- _Text passage_
======

ZIMBABWE COMMERCIAL FARMERS UNION
HIGH COURT OF ZIMBABWE
HARARE, 14 January 2015, 2 & 22 April 2015
P. Kawonde, for the applicant
S. Gahadzikwa, for the respondent
MAFUSIRE J: This was an application for leave to execute pending appeal. The respondent was an ex-employee of the applicant. During the subsistence of his employment he had been entitled to the use of the respondent’s Isuzu Extended Cab motor vehicle, registration no. ABK 7760 (hereafter referred to as “the vehicle”). When he resigned from employment the respondent did not surrender the vehicle. The applicant brought a vindicatory application. MATHONSI J granted it. The respondent appealed. Thus, the execution of the order to return the vehicle was automatically suspended. The applicant then brought the present application.
In an application for leave to execute pending appeal the following factors are considered:
- The preponderance of equities; that is to say the potentiality of irreparable harm and prejudice to the applicant if leave to execute is refused, or the potentiality of irreparable harm and prejudice to the respondent if leave to execute is granted,
- The prospects of success of the appeal, whether the appeal is frivolous or vexatious or has been noted not with a genuine intention of correcting a perceived wrong but merely in order to buy time,
- If the competing interests are equal, then the balance of hardship to either party.
see Graham v Graham 1950 (1) SA 655 (T); Zaduck v Zaduck (2)1965 RLR 635 (GD); 1966 (1) SA 550 (SR); South Cape Corporation v Engineering Management Services 1977 (3) SA 534; Fox & Carney (Pvt) Ltd v Carthew – Gabriel (2) 1977 (4) SA 970 (R); Arches (Pvt) Ltd v Guthrie Holdings (Pvt) Ltd 1989 (1) ZLR 152 (H); ZDECO (Pvt) Ltd v Commercial Carriers College (1980) (Pvt) Ltd 1991 (2) ZLR 61 (H); Econet (Pvt) Ltd v Telecel Zimbabwe (Pvt) Ltd 1998 (1) ZLR 149 (HC).

======

- _Entries provided_
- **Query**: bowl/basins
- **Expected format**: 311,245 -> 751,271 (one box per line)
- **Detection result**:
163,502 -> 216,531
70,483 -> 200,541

======

- _Task requirements_
a) Do these statements agree with the court judgment? Answer yes or no for each, and quote the words of the judgment that decide it.
(i) The respondent did not give back the vehicle after resigning.
(ii) MATHONSI J turned down the vindicatory application.
(iii) The balance of hardship is weighed when the competing interests are equal.
b) Answer these questions from the court judgment:
(i) What is the registration number of the vehicle?
(ii) Who appeared for the applicant?
(iii) What happened to the execution of the order to return the vehicle once the respondent appealed?
c) Continue the court judgment from the point where it stops.

- _Answers for the tasks_
a)
(i) Yes: "When he resigned from employment the respondent did not surrender the vehicle."
(ii) No: "MATHONSI J granted it."
(iii) Yes: "If the competing interests are equal, then the balance of hardship to either party."

b)
(i) ABK 7760
(ii) P. Kawonde
(iii) It was automatically suspended.

c)
These factors are considered cumulatively. The court has an inherent power to control its own process. Thus, in the exercise of its wide discretion it can order a stay of execution or order that the judgment be carried into execution. The court strives to achieve real and substantial justice. In Santam Insurance Company Limited v Paget (2) GUBBAY J, as he then was, stated as follows:
“As observed by GOLDIN, J., as he then was, in Cohen v Cohen (1), 1979 R.L.R. 184 (G.D.); 1979 (3) S.A. 420 (R.) at 423 B – C, the court enjoys an inherent power, subject to such rules as there are, to control its own process. It may, therefore in the execution of a wide discretion, stay the use of its process of execution where real and substantial justice so demands. See also Graham v. Graham, 1950 (1) S.A. 655 (T.) at 658. The onus rests on the party claiming this type of relief to satisfy the court that injustice would otherwise be caused to him or, to express the proposition in a different form, of the potentiality of his suffering irreparable harm or prejudice.”
In the present case, the factors relevant for the exercise of discretion to grant or refuse execution pending appeal seems to me evenly balanced. In the vindicatory application before MATHONSI J the respondent’s defence was two pronged: that the applicant had consented to his retention of the motor vehicle, and that in any case, the applicant owed him huge sums of money in outstanding terminal benefits. He claimed set-off. However, both defences failed. On the first, the court found that, as a matter of fact, there was no mutual consent for the respondent’s retention of the motor vehicle after the termination of his employment. On the second defence, the court found that, as a matter of law, set-off was inapplicable as there were no two debts that could be said to be liquidated, equal and mutually in existence. Among other things the value of the motor vehicle had not been ascertained.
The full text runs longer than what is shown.